Basic Exploratory Factor Analysis (EFA) Example in R
The datafile “job_placement” needs to be read in to the R session.
dat <- read.csv("../../data/job_placement.csv", header = FALSE)
Because the datafile does not have column (or variable) names, the variable names need to be specified.
colnames(dat) <- c("id", "wjcalc", "wjspl", "wratspl", "wratcalc", "waiscalc", "waisspl", "edlevel", "newschl", "suspend", "expelled", "haveld", "female", "age")

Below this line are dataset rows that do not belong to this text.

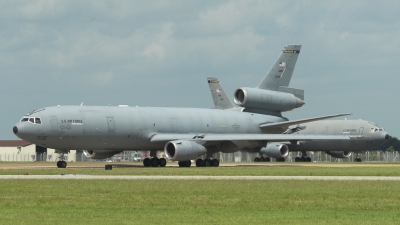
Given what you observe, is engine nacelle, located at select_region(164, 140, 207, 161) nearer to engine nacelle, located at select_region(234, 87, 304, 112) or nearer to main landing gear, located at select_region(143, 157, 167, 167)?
main landing gear, located at select_region(143, 157, 167, 167)

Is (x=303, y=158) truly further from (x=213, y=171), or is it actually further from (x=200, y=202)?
(x=200, y=202)

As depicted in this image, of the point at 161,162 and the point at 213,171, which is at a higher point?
the point at 161,162

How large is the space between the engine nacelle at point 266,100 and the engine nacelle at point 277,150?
6.32 meters

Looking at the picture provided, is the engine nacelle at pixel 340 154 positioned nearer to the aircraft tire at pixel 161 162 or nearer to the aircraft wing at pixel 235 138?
the aircraft wing at pixel 235 138

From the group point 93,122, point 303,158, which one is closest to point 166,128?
point 93,122

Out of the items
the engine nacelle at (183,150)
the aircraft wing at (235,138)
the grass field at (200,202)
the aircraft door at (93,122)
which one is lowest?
the grass field at (200,202)

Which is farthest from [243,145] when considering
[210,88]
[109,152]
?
[210,88]

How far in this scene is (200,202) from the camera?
84.9ft

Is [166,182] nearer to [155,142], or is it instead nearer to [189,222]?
[189,222]

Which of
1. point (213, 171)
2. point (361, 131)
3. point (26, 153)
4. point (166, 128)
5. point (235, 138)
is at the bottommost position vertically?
point (213, 171)

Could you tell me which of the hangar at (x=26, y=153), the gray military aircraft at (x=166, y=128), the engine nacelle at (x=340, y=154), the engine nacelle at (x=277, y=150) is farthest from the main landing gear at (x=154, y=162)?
the hangar at (x=26, y=153)

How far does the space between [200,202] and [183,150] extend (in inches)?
1333

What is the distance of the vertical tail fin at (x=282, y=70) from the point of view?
7394 centimetres

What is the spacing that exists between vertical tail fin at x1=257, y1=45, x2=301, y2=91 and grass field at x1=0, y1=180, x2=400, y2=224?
38681 mm
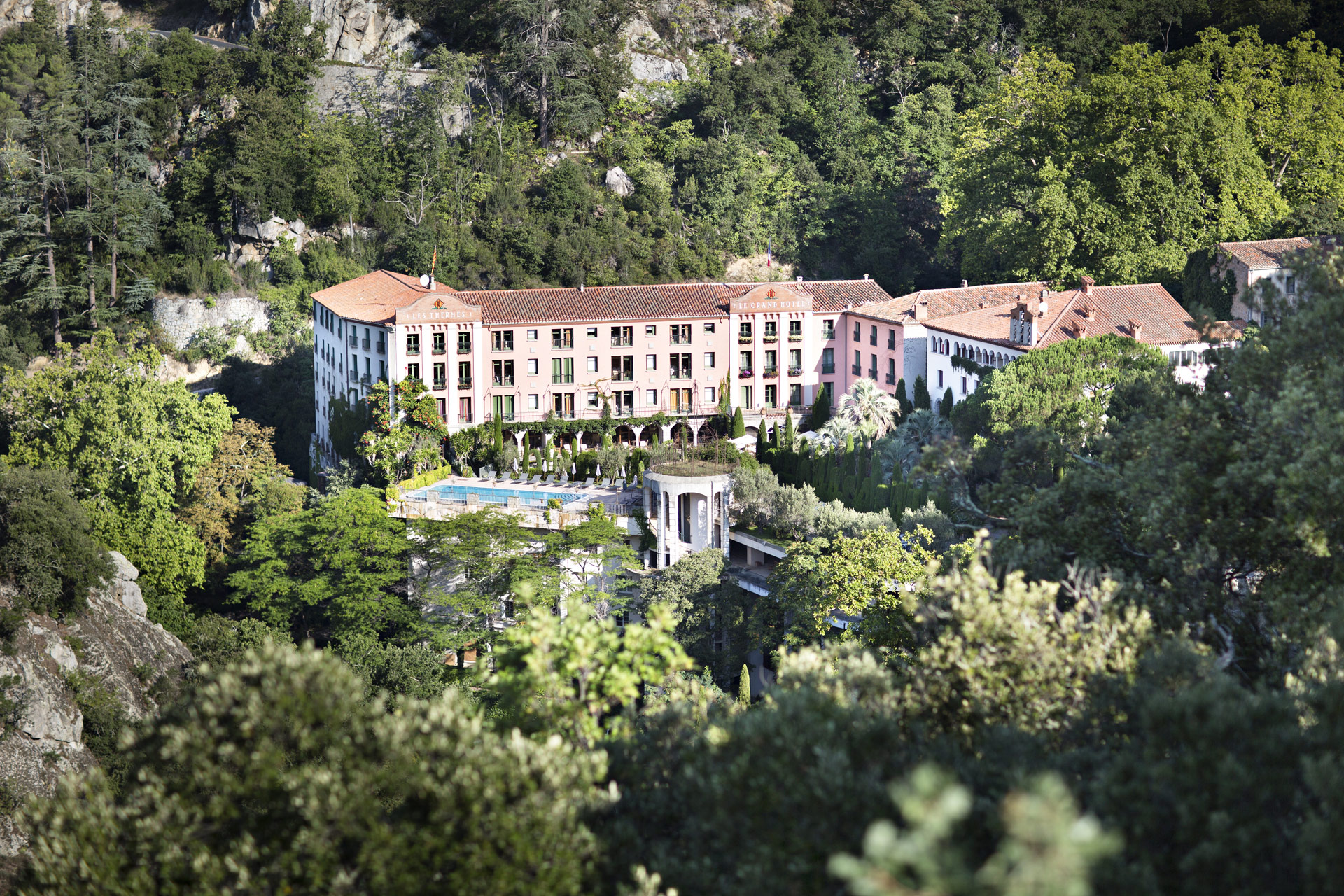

In the original data file the missing values are coded as “99999”. These values need to be recoded to NA so that R recognizes them as missing.
dat[dat == 99999] <- NA
Then the variables that are to be used in the EFA need to be put into a separate data frame. This is the data frame that will be used in the analysis. The dat[,2:7] command makes a data frame using all rows, but only columns 2-7 from the “dat” data frame.
dat1 <- dat[,2:7]
The last part of the data manipulation is to remove the cases with missing values in the analysis data frame, this is something that Mplus does automatically.
dat1 <- na.omit(dat1)
Now the EFA can be run with 1 and 2 factors extracted.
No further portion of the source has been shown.